Even though not everyone in the Class of 2011 was graced by the presence of Tom Hanks or Toni Morrison at graduation this year, commencement speeches have been a popular topic lately. It is graduation season after all. But from "The Today Show" segment on Memorial Day to Amy Poehler's speech going viral on the web, it seems hotter than ever. One speech that will forever live in my memory, although it has not gotten much press, was that of Ray LaHood, the Secretary of Transportation, who spoke at Boston College on May 23. Yes, it was my commencement, but that is not the only reason that Mr. LaHood's words really "spoke to me."
In early May, I volunteered to write an article on the Her Campus Boston College branch updating our senior readers on Boston College's commencement speaker. Everyone had been hoping that James Franco, who had visited campus earlier in the year, would give our speech. So our Her Campus BC team thought it would be nice to give some facts about our actual commencement speaker so that our senior collegiettes™ would have an idea of who was sending them off. It was honestly a quick write, and I thought little of its publication.
Let's fast forward to the commencement ceremony. As my friends and I sat groggily in the plastic chairs, we watched Mr. LaHood climb the pedestal. Meanwhile, the kid next to me pulled out a copy of The Catcher in the Rye while others stopped trying to hide their snores. I attempted to listen intently, even though my eyelids were heavy as he began by talking about how nervous he was to give our commencement address. He listed the past three commencement speakers: two-time Pulitzer Prizewinner David McCullough, documentary filmmaker and Emmy winner Ken Burns, and CEO of General Electric Jeffrey Immelt. "He isn't helping himself," someone whispered behind me.

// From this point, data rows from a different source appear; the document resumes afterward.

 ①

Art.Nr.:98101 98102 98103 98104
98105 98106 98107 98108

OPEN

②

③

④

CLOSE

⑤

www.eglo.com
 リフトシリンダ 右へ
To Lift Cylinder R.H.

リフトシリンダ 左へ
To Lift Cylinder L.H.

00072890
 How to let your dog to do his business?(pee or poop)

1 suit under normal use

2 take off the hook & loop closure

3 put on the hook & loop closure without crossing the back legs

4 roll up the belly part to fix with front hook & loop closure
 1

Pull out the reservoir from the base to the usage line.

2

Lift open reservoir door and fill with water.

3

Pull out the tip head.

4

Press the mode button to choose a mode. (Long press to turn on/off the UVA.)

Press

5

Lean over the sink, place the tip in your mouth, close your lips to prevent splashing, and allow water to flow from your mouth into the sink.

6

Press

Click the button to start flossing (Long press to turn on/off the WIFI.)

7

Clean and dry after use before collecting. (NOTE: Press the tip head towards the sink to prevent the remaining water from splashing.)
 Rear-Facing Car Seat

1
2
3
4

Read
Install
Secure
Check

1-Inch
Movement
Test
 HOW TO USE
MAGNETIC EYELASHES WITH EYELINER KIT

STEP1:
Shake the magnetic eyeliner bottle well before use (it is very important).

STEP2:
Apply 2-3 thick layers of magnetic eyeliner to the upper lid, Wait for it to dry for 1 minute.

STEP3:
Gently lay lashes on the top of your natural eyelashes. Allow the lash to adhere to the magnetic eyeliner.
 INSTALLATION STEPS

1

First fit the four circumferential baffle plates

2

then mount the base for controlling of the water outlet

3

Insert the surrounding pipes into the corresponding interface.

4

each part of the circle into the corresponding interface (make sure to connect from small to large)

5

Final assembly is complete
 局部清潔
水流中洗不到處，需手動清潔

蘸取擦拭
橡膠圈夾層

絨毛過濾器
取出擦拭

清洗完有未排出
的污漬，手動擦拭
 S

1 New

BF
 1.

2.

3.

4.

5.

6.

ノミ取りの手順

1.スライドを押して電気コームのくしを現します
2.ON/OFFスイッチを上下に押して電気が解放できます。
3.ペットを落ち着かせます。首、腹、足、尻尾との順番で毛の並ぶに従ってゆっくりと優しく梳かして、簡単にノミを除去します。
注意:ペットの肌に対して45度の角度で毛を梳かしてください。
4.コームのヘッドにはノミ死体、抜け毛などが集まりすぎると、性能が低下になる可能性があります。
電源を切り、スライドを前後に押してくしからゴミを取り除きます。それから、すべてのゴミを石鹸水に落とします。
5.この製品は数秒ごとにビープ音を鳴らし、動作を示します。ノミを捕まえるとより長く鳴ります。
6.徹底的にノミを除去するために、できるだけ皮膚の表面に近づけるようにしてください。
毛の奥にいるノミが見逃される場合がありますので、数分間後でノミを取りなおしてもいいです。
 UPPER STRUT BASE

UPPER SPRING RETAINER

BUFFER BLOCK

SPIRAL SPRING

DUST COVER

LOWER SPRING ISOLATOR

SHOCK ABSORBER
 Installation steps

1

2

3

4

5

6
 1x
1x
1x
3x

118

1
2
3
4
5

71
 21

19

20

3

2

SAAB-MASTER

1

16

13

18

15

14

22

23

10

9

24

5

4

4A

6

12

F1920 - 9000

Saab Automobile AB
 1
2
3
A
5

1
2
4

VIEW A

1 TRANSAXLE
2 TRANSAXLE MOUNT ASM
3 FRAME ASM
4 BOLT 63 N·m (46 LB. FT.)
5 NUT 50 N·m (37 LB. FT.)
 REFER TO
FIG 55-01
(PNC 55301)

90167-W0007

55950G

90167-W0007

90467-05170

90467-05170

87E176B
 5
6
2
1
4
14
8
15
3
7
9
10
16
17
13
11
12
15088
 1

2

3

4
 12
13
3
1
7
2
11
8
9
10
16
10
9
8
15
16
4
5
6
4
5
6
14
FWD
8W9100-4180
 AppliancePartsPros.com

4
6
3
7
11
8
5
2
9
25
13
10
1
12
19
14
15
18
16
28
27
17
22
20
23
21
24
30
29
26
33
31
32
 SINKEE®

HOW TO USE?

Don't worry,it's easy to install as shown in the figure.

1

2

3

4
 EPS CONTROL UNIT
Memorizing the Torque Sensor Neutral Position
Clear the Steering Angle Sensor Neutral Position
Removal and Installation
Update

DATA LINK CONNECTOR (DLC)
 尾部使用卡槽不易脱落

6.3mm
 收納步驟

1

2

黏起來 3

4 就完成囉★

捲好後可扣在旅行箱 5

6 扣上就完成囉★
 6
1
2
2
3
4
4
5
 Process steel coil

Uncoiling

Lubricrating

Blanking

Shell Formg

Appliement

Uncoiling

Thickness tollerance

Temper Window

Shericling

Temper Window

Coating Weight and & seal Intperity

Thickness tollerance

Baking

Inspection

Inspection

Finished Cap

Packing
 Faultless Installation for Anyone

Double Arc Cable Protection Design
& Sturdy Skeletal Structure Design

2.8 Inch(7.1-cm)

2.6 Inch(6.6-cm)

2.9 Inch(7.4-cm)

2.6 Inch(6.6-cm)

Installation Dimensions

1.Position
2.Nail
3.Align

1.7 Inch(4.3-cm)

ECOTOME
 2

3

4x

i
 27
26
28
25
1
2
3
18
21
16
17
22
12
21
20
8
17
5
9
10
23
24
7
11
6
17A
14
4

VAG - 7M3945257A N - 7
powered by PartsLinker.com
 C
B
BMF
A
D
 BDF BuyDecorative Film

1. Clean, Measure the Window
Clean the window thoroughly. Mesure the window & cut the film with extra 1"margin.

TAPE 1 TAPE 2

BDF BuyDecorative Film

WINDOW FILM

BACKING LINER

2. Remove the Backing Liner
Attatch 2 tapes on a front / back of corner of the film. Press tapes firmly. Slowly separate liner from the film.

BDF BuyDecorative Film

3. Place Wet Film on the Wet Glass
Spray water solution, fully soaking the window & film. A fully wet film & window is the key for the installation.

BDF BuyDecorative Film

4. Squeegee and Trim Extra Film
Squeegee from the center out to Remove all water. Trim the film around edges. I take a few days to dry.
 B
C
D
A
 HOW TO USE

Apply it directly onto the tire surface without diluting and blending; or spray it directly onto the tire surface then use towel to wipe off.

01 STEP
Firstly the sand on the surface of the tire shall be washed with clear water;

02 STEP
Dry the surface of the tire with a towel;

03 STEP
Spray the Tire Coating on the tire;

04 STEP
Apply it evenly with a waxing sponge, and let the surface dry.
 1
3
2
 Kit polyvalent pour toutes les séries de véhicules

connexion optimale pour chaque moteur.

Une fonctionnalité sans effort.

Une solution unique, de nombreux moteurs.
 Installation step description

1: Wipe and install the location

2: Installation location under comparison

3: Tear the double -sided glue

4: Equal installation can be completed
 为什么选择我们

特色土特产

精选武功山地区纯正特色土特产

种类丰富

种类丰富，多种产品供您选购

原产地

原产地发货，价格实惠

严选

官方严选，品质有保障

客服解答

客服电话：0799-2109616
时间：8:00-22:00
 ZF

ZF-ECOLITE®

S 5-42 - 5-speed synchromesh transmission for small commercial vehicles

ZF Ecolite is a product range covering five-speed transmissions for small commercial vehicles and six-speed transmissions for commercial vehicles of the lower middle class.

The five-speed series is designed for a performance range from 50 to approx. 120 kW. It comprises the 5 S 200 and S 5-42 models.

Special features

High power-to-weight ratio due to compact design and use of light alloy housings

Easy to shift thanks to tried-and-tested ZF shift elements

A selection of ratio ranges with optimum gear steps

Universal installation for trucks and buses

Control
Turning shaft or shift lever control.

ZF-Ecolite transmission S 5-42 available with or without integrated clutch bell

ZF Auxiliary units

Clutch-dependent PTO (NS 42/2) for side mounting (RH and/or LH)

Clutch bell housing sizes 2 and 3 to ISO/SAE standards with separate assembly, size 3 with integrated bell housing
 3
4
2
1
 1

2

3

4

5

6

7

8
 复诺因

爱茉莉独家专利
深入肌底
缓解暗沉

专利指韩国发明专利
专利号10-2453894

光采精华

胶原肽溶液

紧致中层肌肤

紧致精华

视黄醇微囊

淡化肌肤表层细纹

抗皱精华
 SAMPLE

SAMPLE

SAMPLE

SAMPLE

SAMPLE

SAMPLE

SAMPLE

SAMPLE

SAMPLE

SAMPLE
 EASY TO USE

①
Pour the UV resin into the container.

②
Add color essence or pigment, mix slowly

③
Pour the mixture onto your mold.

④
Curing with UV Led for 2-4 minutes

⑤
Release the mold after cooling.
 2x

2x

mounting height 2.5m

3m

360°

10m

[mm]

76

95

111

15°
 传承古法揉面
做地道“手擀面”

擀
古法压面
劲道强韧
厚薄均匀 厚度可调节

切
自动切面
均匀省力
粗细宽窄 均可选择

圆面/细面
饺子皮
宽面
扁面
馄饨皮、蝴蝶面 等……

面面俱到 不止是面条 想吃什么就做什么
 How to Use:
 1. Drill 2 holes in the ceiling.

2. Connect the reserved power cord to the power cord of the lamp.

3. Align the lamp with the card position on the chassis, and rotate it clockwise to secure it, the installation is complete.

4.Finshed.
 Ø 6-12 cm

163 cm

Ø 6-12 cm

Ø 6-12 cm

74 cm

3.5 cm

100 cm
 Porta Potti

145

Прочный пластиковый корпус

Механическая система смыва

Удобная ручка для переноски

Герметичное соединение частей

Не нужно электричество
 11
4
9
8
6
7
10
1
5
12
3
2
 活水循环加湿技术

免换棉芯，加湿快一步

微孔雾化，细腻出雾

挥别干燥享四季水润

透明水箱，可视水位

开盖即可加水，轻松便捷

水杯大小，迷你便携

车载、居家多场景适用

He told us he wasn't usually one to read the reviews before seeing the movie, but admitted he did a bit of research to see what the general reaction was to his election as speaker. Claiming he stumbled upon the blog of one of our own he asked, "Will Allison Lantero please stand up?" I felt my jaw drop to my knees. I slowly raised myself out of my chair and waved to the 20,000 eyes staring at my face on the jumbotron. Then as I went to sit back down he told me "we weren't done," and proceeded to read the introduction and conclusion to my fast facts article where I referred to the reaction as "sighs of disappointment" and asserted we hoped the speech would be short. I was standing and filmed on the jumbotron for the entirety of this passage, so all I could do was play along, shrugging jokingly when he read the part in my introduction that asked, "Who is Ray LaHood?" and nodding, along with the rest of my classmates, at the bit about wanting a short speech. He told me that he was, in fact, Ray LaHood, and he promised to be brief. I sat back down to notice that Catcher in the Rye had been forgotten, and no one seemed to be sleeping anymore.
He kept his promise of brevity, speaking to us of the history of Boston and allegations of our generation as uncivil. He also asserted, "When you can tweet, or blog, or post to Facebook from a device that fits in your pocket, it's easy to forget that your digital words can be far more callous and cutting than your verbal ones. People regularly type things on the Web that they would never say in person. In the process, they take technologies that hold enormous possibility for good and use them for ill." At this passage I could feel eyes boring into me searching for reaction, and I just laughed. Although I agree with his sentiment, I did not think he was referring to my words.
At the end he confided that he had no idea who his commencement speaker had been 40 years ago, and he was sure that most of us would forget him by 2051. He then added, "Well maybe Allison will remember." A I gave him a thumbs up in agreement, he said, "I love you, Allison," words that were written on the jumbotron for all to read.